A Hard Death


My friend Jonathan Hayes has a new book out called A Hard Death. Jonathan is a senior medical examiner at the Office of the Chief Medical Examiner, and you can read more about him here. Fascinating guy, really. A guy whose life is basically a thriller writes thrillers.

About A Hard Death from Jonathan’s website:

Jenner, the brilliant forensic pathologist hero of Precious Blood, has survived the horrific final denouement of the Inquisitor serial killings, but not the political fall-out. His medical license suspended, Jenner finds himself banished from New York to Douglas County in coastal Florida, and settles in to work as a Medical Examiner in the balmy seaside resort of Port Fontaine.

But nothing in Douglas is as it seems. First, Jenner’s former mentor is found savagely murdered, then an anonymous call in the middle of the night leads Jenner to a nightmarish discovery in the Everglades. He finds traces of a shadowy criminal conspiracy, and soon learns that he can trust no one.With his life on the line, Jenner refuses to walk away and let his friend’s murder go unpunished. The result is an explosive, edge-of-the-seat thriller in the tradition of Patricia Cornwell and Kathy Reichs.

Publisher’s Weekly says his main character “emerges as a sufficiently flawed yet empathetic hero.”

Thank You, Nut Jobs!

And I’m sorry about the “nut jobs,” but come on. I am enjoying the response to the end of the world predictions. Like the CDC’s Zombie Apocalypse page [the page I linked to is gone]. I can’t imagine the parties that are going to happen in the city this weekend. I should go out with a camera and walk around.

Finney woke me up last night, but I sometimes catch the best tv when I can’t sleep. I watched a surprisingly captivating documentary about Benazir Bhutto recently. Last night I learned about whaling. But here’s what got me. They had a section about Melville’s book Moby Dick, which I’ve never read by the way (and my friends insist I would love it). The critics panned it, it bombed, and by 1866 Melville’s writing career was over. He died in 1891, while still working in the customs office.

How did Moby Dick go from no one reading it after it was published in 1851 to everyone’s top ten list today? The Wikipedia entry kinda explains it. His publisher reprinted it along with his other books a year after he died, so that put it out there again, people could take a second look, and a few people did, and so on.

But doesn’t that make you wonder how many Moby Dicks disappeared forever, without ever being discovered for the masterpieces they were?

The question does not engage Finney. You needn’t look so complacent little furball. We know you’re not going anywhere on Saturday. (Because he’s evil.)

Wait, they’re serious?

Like I didn’t know it already, but we (humans) are insane. A lot of people are taking this whole judgement day thing very seriously, apparently. For instance, I’m hearing stories of people who took the week off, to what?
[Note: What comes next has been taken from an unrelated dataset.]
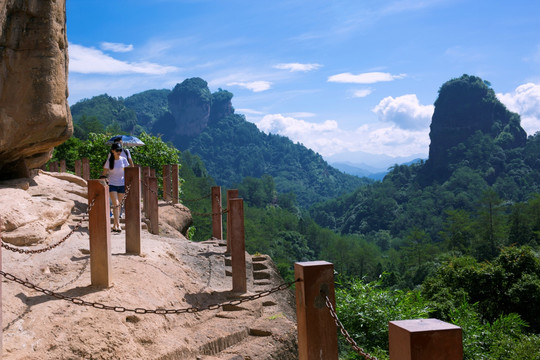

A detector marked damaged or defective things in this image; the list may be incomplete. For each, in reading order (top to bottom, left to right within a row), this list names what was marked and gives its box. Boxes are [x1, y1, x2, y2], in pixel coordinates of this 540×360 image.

rusty chain [1, 195, 97, 255]
rusty chain [1, 268, 300, 314]
rusty chain [322, 296, 378, 360]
Prepare? To pack for Heaven? Insane.

As long as we’re identifying flowers, what is this in the picture below? From a distance it looked fungus (very pretty fungus) growing up this tree, up close it looks like azaleas, but it’s a tree, so it can’t be azaleas, right? So what is this?

Three things that made me happy yesterday:

Reading Glamour at the doctor’s office, those moments on the subway when I remembered not hating myself so much, meditating with my monthly group.

You Might Want to Rethink Your Sunday Plans

I think I misunderstood the happiness formula. When the guy who gave the TED lecture said note three things that made you happy and (stupid word usage alert) “journal” about them—I think that is supposed to be one thing, note them and write them down. I don’t think I need to write three things down and also expand on them in a journal entry. One happy thing from yesterday: that guy holding up the judgement day sign below? He’s probably crazy.

But my real happy things from yesterday were:

The smell of the rain, a coupon for free cat treats, getting out of the focus group early.

How to be Happy

I watched a TED talk about happiness yesterday. I’ve already forgotten the guy’s name but here are the things he suggests doing every day for 21 days in order to be happy.

Note three new things that made you happy. I already do this. Here is my list from yesterday: Feeding the cats treats, John making the same points I did, not getting caught in the rain. I have a document on my desktop and it just takes a few seconds to update it every day.
Write about one of them. I do this, but not daily. I guess I could do this here, on my blog.
Exercise. I do this every other day, but I have been meaning to up the ante.
Meditate. I already do this.
One random act of kindness per day, if only a nice email. I’m sorry to say that of all the things on the list, this is the one I do the most sporadically.

The guy said to do it for 21 days and I started yesterday. I will report back on June 5th and let you know how it worked.

Happy thing: For the past year I’ve had this ongoing Q&A with the director of my choir, and he made some points in his last set of answers that were the same as some points I had already made. It wasn’t that they were earth-shattering or brilliant points, it just feels good to notice the same things as another human being. It’s that—”Ohmygod, did you see that??” “Oh yeah. I saw that.”—feeling.

Pretty flowers on 11th Street. What are these?